Earlier this week, I wrote about a poll testing how people felt about Donald Trump. The responses were swift.
@washingtonpost Is this the same pollster who predicted Hillary’s landslide that wasn’t?
— Ezequiel Trumper (@EzequielTrumper) January 11, 2017
@washingtonpost Why is anyone bothering to report poll results anymore? Nobody with a brain believes them!
— Marsha (@belgique93) January 11, 2017
I also received some emails — many of them asking more earnestly — about why I still was writing about the polls after an election in which they were so wrong.
To which I say two things:
- The polls weren’t actually that wrong. The media’s folly in the 2016 election was more about our reading of them. And . ..
- Even if they are flawed, we can’t simply disregard them, throwing the baby out with the bathwater. What we need is more perspective and more healthy skepticism.
To that first point, I refer you to Scott Clement’s recap of how public polling fared in 2016. Basically, national polling was about as accurate as it has been for years. Hillary Clinton was favored by an average of about 3 points, and she won the popular vote by 2 points — while losing the electoral college, of course.
Where the polling went wrong was in some key states, particularly in one area of the country: The Rust Belt and the Midwest.
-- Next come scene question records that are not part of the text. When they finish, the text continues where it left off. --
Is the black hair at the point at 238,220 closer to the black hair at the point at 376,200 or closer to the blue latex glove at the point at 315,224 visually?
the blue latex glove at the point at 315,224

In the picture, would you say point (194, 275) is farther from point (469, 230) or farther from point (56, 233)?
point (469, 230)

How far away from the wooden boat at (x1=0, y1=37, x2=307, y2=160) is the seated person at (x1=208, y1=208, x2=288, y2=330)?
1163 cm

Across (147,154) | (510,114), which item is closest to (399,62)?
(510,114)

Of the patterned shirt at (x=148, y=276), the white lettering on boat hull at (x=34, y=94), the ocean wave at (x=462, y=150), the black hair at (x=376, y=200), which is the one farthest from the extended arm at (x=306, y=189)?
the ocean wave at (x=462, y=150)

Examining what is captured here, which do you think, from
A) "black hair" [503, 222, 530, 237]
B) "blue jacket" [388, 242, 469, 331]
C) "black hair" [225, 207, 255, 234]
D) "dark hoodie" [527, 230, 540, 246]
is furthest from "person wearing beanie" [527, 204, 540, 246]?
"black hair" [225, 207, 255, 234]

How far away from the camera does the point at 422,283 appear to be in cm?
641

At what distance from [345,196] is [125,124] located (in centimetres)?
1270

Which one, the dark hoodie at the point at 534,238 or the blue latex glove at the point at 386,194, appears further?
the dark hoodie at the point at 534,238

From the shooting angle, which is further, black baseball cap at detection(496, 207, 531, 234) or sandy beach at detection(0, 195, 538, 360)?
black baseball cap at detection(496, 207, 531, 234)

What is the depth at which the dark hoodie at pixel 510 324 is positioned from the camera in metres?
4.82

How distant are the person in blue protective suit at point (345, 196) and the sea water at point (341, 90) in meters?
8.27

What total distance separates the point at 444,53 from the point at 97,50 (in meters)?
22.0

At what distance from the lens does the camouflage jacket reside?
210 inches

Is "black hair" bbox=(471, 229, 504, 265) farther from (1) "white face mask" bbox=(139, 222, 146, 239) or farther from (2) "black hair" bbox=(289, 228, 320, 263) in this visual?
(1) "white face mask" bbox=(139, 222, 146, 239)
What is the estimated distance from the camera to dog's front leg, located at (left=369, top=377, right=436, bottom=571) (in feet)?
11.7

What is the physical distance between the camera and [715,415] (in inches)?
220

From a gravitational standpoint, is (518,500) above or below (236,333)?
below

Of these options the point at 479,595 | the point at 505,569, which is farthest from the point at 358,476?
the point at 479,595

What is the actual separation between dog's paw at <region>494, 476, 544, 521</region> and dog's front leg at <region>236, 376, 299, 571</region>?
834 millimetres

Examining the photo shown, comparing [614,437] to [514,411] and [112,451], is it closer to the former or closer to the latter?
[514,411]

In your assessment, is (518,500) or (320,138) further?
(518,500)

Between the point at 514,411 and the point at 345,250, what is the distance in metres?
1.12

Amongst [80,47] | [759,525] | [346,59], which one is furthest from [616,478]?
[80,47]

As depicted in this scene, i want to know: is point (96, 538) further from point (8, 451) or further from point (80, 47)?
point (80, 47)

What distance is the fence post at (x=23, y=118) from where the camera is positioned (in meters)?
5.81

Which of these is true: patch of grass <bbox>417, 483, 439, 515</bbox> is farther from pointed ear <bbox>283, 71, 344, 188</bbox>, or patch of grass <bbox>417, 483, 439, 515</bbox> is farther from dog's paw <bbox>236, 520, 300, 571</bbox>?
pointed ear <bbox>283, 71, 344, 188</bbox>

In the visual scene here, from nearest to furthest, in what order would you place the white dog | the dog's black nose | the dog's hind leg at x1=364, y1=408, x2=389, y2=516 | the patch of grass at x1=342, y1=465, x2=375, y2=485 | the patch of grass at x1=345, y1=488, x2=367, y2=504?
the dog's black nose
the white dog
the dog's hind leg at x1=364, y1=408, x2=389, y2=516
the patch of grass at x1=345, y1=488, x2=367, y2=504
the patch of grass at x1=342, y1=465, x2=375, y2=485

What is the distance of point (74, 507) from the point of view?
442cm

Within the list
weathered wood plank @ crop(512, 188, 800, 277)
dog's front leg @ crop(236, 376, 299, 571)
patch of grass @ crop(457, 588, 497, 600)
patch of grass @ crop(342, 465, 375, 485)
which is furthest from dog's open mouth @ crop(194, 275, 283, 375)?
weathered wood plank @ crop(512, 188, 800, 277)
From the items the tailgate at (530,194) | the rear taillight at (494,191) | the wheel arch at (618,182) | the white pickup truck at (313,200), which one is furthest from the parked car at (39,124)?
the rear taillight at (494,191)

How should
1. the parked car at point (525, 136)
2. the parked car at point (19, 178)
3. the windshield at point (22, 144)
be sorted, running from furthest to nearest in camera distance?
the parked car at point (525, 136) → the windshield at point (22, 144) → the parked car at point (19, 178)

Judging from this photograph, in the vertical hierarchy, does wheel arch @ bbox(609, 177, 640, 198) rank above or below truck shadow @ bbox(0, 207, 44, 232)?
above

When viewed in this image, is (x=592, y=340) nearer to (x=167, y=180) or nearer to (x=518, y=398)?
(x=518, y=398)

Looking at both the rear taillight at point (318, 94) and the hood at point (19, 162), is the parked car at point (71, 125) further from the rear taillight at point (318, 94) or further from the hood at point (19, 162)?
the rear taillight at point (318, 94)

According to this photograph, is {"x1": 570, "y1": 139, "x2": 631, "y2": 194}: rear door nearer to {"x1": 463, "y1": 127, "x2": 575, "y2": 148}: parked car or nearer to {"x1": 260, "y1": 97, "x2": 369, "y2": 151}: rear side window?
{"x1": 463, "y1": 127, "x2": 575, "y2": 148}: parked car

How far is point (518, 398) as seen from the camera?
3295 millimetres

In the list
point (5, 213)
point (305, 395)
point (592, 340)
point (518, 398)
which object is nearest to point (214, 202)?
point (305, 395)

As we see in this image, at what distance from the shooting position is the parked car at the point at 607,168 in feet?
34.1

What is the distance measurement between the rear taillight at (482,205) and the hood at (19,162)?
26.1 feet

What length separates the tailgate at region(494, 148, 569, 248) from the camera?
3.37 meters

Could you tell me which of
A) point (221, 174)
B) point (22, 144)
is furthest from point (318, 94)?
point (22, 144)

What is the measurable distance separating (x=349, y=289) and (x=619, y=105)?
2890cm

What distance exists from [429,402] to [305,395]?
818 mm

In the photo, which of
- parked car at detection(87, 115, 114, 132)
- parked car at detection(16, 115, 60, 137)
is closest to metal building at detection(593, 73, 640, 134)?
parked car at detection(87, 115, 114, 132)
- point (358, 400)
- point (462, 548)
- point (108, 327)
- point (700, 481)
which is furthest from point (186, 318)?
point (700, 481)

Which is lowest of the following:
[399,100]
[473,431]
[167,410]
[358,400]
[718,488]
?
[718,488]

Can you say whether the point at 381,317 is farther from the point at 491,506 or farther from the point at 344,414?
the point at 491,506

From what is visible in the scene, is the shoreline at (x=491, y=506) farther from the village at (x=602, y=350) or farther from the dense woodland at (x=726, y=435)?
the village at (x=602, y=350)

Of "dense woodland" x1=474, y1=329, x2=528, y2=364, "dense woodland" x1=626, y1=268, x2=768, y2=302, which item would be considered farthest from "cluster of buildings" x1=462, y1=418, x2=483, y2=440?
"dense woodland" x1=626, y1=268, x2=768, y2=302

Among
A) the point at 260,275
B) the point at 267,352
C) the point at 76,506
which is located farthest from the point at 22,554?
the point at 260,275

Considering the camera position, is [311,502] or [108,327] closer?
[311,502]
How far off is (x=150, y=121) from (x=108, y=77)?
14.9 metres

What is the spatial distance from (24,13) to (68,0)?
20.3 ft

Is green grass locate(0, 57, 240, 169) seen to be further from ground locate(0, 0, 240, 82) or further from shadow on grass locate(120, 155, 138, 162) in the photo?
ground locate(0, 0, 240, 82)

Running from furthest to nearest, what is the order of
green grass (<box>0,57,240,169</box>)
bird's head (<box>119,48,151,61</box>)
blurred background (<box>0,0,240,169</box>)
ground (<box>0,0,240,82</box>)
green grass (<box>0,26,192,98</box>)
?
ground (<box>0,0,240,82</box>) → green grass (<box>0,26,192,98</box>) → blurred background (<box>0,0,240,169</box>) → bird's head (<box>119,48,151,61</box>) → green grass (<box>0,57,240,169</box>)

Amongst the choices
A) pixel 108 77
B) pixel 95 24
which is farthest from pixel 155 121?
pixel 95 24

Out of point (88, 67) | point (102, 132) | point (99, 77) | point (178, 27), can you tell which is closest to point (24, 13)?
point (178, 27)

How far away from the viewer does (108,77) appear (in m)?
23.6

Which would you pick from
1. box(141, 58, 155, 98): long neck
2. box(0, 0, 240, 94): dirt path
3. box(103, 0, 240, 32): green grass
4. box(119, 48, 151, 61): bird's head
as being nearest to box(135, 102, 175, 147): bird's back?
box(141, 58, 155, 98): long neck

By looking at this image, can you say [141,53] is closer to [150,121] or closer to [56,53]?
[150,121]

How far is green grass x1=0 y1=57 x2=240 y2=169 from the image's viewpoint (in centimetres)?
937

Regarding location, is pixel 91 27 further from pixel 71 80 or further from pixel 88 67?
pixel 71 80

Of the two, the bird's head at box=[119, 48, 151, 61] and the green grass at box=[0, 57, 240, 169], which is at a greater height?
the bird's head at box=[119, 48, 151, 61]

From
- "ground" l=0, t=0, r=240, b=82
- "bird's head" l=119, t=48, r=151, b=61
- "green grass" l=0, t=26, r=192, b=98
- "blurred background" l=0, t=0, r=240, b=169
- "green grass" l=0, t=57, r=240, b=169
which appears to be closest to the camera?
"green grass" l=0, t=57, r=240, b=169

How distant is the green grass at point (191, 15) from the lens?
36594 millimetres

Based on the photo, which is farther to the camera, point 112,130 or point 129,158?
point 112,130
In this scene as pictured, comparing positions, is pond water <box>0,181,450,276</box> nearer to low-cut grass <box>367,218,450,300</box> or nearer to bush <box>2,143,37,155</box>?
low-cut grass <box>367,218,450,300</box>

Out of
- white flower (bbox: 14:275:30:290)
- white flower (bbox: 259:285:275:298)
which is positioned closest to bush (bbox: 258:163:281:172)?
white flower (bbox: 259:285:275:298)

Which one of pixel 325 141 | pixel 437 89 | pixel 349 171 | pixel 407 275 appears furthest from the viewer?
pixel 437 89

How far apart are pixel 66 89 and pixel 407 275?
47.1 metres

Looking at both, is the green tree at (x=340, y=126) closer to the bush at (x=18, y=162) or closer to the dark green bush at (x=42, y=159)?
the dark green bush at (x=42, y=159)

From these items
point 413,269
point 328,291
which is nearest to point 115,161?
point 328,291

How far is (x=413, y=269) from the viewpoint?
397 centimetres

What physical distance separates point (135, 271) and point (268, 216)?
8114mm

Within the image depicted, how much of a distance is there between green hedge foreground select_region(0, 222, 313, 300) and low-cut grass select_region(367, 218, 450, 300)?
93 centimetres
Here’s a handy chart:
The big misses were in Wisconsin, Iowa and Ohio, with poll averages differing from the final margin by 6-7 points in each Trump state. In Minnesota, we simply didn’t have much data to work with. And in Michigan, the late polls seemed to show a tightening race, even if Trump’s narrow win came as a surprise.
And that last point is key: We had polls in Michigan (of varying quality) showing anywhere between Clinton plus-5 and Trump +2, none of which were statistically significant give their sample sizes (a lead needed to be nearly two times the error margin). But too many of us assumed it was ironclad that Clinton was going to win. I sure did. This belief wasn’t only because of the polls, mind you; it was also because of our preconceptions that Trump couldn’t win a blue-leaning state like that.
The other important thing that happened is that late-deciders broke for Trump. You can make a credible argument that even in some of these states, the polls weren’t as wrong as they seemed; they just couldn’t account for those who made their decisions late. And those people broke strongly for Trump.
After looking at Trump’s big wins among late-deciders in the decisive states, I calculated the following:
If we grant that the [exit poll] numbers are all spot-on — a hefty “if,” given the wiggle room in exit polls — it would mean Trump in the final week gained about four full points in Wisconsin, 2.5 points in Pennsylvania, two points in Florida and 1.5 points in Michigan.
Those swings were all bigger than Trump’s margins of victory in each state — meaning late-deciders could have accounted for Trump’s upset win. At the time the many polls were conducted, they were at least accurate in showing Clinton ahead, and then Trump surged at the end.
This isn’t to let polling firms off the hook; while late-deciders may explain part of state polling errors, the systematic understatement of Trump’s support was significant, and it’s important to diagnose why. Still, late-deciders account for portions of some of the bigger gaps.
The point is that it became fashionable to beat up on the polls after the election. Yet a big reason we missed Trump winning is because we were overly certain, based on the polling data and our own preconceptions. Some weren’t quite so certain, though. FiveThirtyEight, after all, gave Trump a very real 29 percent chance of winning. Others gave him much less of a chance — as low as 1 percent — but clearly there was enough doubt contained within the numbers that it wasn’t as impossible as we seemed to think it was.
Now back to No. 2 above: Even if the polls were off by a point or even a few points, that’s simply the cost of doing business. Polls have margins of error, and errors happen. We shouldn’t take a 2-point or even a 4-point lead as gospel when one candidate leads by four.
And on a post like the one I wrote Tuesday, even that amount of error wouldn’t really change things that much. When you’re dealing with an election, a 2-3 point shift can change the winner. When you’re dealing with Trump’s approval rating as president-elect, it’s the difference between him being at 37 percent versus 39 percent or 35 percent. That compares to 80 percent who approved of Obama’s handling of his transition in a January 2009 Washington Post-ABC News poll. Unless the error is much larger, the data are still accurate enough to tell us plenty about how Trump is doing and how the American people feel.
And then there’s the simple fact that polling provides us our best barometer for how the entire nation feels about something. Trying to quantify how people feel about an issue or a controversy is impossible without it. If we’re suddenly to dismiss it completely, we’re going to be relying on far less sound measures of popular opinion, like our own social networks (which can be heavily slanted) and anecdotes. The latter can be very helpful in reporting on a political story, but it doesn’t tell you how the country feels as a whole.
We should all probably be a little more careful about how certain we are when using polls. But they’re still a great tool, and they got a little bit of a bad rap this election.